RECORDS FOR THE EXERCISE below:
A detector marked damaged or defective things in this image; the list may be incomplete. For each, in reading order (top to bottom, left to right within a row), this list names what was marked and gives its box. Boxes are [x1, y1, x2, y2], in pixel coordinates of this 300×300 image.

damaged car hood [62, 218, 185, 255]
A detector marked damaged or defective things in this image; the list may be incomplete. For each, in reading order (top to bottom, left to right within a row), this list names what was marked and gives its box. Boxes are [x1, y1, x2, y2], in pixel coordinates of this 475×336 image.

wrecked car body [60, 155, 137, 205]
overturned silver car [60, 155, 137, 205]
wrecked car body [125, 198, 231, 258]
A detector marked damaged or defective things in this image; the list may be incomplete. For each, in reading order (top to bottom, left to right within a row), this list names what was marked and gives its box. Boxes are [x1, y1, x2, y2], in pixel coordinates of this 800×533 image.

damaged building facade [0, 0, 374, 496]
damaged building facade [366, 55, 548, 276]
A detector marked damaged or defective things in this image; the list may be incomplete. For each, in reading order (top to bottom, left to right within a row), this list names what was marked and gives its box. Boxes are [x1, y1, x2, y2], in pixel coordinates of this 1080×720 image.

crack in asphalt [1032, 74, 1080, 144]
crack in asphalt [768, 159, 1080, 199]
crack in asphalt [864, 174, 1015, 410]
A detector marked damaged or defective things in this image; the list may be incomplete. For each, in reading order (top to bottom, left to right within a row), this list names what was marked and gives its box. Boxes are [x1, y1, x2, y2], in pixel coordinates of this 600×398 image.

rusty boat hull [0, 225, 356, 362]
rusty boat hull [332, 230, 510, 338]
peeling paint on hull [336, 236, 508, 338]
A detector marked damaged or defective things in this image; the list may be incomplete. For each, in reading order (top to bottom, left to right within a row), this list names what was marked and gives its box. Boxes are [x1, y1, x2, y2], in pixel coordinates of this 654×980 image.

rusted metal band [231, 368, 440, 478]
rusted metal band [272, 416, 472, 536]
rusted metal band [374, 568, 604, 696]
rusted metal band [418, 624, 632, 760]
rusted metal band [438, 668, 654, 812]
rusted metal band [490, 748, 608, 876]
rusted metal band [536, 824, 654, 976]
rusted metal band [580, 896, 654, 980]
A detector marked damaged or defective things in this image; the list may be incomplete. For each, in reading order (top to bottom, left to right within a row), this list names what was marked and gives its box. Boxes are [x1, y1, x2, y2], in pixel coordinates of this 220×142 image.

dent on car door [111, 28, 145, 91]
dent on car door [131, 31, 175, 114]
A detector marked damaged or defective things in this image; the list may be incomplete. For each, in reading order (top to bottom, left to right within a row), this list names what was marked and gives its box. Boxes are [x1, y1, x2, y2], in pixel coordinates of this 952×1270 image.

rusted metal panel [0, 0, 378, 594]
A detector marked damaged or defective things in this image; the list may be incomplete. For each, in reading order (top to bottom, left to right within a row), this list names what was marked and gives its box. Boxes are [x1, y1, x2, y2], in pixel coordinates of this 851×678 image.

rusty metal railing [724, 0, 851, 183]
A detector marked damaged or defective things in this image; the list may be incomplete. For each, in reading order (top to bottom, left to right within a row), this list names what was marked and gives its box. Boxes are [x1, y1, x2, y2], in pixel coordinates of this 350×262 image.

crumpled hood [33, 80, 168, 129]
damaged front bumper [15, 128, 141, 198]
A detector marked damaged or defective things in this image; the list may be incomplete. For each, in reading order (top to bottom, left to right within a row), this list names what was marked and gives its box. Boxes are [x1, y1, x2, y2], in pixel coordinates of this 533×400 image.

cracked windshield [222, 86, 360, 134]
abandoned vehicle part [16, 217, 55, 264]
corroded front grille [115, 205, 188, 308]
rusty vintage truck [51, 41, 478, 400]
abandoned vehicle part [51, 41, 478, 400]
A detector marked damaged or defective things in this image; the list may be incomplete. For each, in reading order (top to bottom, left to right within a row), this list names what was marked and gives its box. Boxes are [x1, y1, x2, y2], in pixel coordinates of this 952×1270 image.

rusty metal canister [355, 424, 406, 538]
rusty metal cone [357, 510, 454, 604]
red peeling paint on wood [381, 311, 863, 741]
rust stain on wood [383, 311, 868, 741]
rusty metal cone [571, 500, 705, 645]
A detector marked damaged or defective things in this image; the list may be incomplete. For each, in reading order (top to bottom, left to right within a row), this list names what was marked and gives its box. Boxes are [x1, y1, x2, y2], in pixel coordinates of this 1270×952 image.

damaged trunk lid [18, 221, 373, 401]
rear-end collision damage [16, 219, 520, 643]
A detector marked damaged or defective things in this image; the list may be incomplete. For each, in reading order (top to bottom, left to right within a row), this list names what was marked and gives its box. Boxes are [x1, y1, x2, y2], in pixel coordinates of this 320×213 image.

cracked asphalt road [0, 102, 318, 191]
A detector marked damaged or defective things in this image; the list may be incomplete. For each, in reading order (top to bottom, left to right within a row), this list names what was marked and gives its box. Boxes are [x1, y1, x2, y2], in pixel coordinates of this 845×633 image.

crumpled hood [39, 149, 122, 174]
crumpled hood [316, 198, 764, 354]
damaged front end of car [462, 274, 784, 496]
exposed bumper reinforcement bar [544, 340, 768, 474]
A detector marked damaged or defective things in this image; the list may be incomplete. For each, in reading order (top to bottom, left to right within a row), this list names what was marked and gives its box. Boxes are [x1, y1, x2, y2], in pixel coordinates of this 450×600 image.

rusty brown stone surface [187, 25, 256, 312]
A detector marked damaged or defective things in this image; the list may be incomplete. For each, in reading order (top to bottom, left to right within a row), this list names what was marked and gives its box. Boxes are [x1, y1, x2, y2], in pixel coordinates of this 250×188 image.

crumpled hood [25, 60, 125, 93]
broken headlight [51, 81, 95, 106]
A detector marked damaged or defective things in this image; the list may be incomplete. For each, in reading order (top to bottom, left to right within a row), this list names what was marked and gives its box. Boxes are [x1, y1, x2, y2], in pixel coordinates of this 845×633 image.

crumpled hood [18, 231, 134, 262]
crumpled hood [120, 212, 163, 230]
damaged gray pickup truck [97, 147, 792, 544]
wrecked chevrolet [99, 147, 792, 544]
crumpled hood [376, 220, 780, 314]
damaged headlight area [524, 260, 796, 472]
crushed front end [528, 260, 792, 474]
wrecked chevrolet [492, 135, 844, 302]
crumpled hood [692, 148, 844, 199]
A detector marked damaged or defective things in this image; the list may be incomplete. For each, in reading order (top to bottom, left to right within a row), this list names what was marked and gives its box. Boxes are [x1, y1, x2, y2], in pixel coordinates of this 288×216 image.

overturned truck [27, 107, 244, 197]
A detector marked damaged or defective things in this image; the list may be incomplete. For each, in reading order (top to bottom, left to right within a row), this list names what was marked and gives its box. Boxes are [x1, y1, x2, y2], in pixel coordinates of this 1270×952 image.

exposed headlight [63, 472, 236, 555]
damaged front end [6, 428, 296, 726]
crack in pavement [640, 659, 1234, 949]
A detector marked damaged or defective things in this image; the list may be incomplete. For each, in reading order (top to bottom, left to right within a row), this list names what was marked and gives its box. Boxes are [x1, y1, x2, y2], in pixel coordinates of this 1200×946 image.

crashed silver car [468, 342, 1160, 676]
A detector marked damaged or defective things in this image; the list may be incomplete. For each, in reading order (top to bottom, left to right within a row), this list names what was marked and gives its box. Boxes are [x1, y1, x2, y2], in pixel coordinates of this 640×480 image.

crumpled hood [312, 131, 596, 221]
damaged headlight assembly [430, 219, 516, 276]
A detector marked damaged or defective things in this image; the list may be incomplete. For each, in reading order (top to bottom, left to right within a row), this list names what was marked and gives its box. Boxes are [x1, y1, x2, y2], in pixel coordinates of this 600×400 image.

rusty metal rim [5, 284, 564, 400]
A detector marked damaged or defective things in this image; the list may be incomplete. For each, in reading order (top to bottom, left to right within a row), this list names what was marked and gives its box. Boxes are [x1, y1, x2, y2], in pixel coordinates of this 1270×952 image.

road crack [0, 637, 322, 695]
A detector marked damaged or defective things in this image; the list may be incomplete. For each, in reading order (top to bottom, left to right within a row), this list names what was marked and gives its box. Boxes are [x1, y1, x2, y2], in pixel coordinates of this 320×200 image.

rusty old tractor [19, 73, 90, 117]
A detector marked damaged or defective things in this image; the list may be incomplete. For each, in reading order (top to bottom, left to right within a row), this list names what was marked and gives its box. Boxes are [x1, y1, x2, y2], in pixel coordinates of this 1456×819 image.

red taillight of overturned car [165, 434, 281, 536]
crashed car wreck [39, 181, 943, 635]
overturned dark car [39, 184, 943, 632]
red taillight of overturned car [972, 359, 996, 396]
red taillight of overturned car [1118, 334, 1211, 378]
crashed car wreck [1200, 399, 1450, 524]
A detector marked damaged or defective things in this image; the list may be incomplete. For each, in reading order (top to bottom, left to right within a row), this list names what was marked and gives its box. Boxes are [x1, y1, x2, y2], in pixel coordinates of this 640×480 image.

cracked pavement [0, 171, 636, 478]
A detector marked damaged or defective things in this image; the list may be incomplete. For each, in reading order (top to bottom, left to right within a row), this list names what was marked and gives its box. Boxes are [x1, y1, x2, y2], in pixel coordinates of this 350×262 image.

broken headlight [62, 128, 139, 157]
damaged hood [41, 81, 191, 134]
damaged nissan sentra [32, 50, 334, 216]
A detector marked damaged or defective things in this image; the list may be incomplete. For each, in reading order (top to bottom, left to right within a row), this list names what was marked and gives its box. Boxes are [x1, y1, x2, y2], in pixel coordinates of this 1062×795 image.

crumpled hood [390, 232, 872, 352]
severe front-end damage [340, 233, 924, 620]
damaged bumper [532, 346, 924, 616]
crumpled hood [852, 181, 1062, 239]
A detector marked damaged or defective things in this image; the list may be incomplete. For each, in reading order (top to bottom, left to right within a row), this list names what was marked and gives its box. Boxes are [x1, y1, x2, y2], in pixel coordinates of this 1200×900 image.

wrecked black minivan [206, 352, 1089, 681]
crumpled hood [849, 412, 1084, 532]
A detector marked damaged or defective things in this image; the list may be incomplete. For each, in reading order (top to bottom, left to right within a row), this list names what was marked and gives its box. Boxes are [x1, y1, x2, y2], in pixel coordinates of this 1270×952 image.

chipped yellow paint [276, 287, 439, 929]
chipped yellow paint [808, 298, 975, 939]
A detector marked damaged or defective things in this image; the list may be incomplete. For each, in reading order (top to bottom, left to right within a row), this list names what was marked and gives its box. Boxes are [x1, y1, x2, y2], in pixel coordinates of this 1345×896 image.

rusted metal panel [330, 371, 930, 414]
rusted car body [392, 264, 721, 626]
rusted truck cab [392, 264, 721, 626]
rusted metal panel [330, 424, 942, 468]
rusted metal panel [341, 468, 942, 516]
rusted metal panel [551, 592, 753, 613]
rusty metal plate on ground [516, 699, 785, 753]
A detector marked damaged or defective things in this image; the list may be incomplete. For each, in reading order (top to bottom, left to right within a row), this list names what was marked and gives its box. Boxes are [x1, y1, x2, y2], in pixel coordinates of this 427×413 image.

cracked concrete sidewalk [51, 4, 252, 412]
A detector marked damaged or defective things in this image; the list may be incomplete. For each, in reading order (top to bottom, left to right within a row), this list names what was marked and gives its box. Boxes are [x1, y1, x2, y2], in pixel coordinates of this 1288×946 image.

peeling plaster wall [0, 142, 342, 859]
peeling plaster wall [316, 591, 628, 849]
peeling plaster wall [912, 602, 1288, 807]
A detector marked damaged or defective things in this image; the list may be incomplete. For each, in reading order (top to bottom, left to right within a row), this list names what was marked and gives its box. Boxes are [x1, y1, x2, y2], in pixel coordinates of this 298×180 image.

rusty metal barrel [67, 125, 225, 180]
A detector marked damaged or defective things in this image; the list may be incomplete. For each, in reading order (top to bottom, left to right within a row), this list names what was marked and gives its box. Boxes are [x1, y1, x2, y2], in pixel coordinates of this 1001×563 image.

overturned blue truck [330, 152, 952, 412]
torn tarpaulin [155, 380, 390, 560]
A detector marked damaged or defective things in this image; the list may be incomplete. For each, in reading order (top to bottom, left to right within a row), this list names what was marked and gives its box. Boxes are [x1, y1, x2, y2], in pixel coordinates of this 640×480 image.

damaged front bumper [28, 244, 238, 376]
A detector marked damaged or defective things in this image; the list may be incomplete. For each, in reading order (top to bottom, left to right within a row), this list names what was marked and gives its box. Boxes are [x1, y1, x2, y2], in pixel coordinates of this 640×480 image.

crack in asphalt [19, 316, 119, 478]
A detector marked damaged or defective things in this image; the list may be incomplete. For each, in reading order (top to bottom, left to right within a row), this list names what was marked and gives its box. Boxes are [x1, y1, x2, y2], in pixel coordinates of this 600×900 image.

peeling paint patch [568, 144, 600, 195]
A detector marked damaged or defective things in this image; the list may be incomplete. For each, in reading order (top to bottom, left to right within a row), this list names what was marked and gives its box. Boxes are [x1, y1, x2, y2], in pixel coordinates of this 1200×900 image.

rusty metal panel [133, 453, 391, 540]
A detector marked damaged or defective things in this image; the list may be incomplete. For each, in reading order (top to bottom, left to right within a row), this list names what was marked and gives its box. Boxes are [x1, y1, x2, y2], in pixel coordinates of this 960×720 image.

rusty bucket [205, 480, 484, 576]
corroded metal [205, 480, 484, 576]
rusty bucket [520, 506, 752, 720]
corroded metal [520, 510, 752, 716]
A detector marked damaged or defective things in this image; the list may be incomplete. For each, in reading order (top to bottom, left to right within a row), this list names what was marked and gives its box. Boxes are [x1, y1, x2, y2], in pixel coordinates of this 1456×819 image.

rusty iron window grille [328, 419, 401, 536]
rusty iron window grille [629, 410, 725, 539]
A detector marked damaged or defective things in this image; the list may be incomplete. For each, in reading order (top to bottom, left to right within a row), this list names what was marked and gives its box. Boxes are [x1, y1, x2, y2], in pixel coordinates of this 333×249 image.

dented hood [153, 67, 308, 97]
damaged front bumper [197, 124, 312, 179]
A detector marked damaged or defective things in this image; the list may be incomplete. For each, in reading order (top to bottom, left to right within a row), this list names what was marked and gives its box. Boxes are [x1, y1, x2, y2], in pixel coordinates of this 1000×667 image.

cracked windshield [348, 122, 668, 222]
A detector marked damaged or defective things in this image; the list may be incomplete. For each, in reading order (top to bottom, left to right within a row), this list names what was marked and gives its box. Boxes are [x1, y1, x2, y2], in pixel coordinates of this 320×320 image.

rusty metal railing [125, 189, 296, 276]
End of RECORDS FOR THE EXERCISE.
- [TASK PROMPT]: Could you give again, word for word, the line with "this 320×320 image." and all lines after it through the end of the data? Leave out everything else.

- [RESPONSE BELOW]:
A detector marked damaged or defective things in this image; the list may be incomplete. For each, in reading order (top to bottom, left to right within a row), this list names what was marked and gives its box. Boxes are [x1, y1, x2, y2], in pixel coordinates of this 320×320 image.

rusty metal railing [125, 189, 296, 276]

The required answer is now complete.